Cyber sécurité: Besoin pressant de spécialistes

Piratage, intrusions, usurpation d’identité… les attaques de cybercriminels sont courantes en ligne. Les clients d’une banque de la place en ont récemment fait les frais, avec des prélèvements frauduleux sur leurs comptes bancaires. La sécurité en ligne revêt désormais un enjeu majeur. «A l’heure de la blockchain et des systèmes connectés, le rôle de l’expert Sécurité est central. Il est le garant de la pérennité des systèmes d’information. A la fois hacker et protecteur, il doit traquer les failles des systèmes et y pallier dans le respect de la réglementation, des normes et standards internationaux», souligne Aziz Daddane. «Le manque d’expertise dans cette spécialité critique est énorme», relève, pour sa part, Hassan Bahej, PDG d’IBM Maroc.

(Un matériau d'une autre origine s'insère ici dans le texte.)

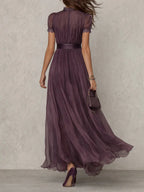 Vestido maxi morado con escote vintage y mangas de encaje, ideal para ocasiones formales y eventos elegantes. 2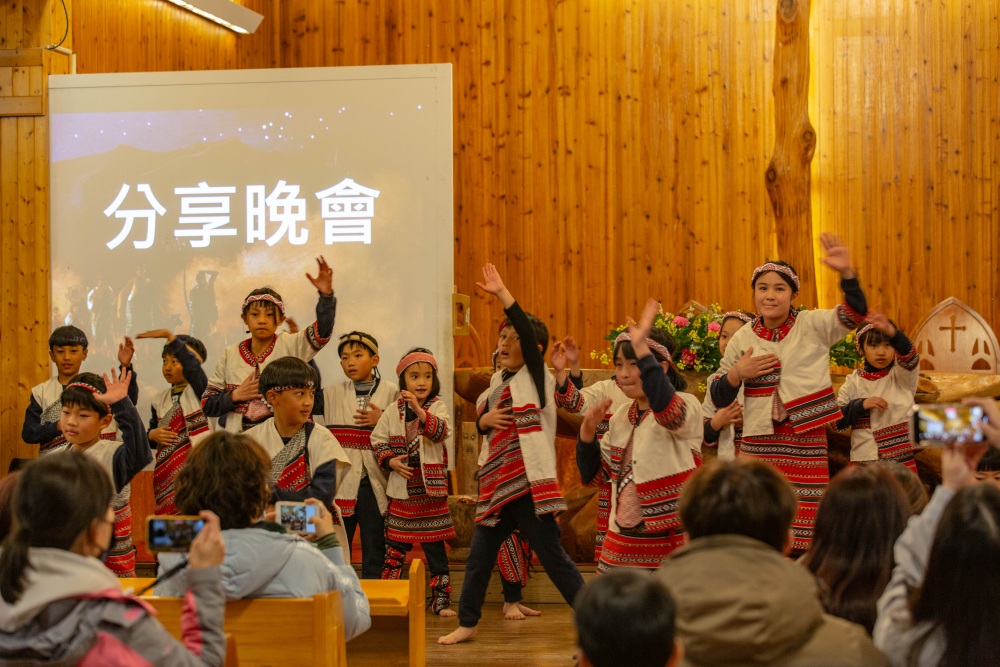新竹/尖石・司馬庫斯櫻花季｜走進上帝的部落，訂房、車輛通行證怎麼申請？一日遊與二天一夜實際比較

Les écoles, publiques et privées, commencent à se positionner sur cette spécialité. C’est le cas de l’ISGA, avec son master «cyberdéfense et sécurité de l’information». L’Ensias de Rabat compte une filière «sécurité des systèmes d’information». L’IGA Maarif, quant à elle, dispense une licence professionnelle en «sécurité des réseaux et systèmes d’information». D’autres établissements préparent cette spécialité. La nouvelle Ecole d’ingénierie digitale et d’IA de l’Université Euromed de Fès (UEMF) prévoit un diplôme d’ingénieur d’Etat en cybersécurité.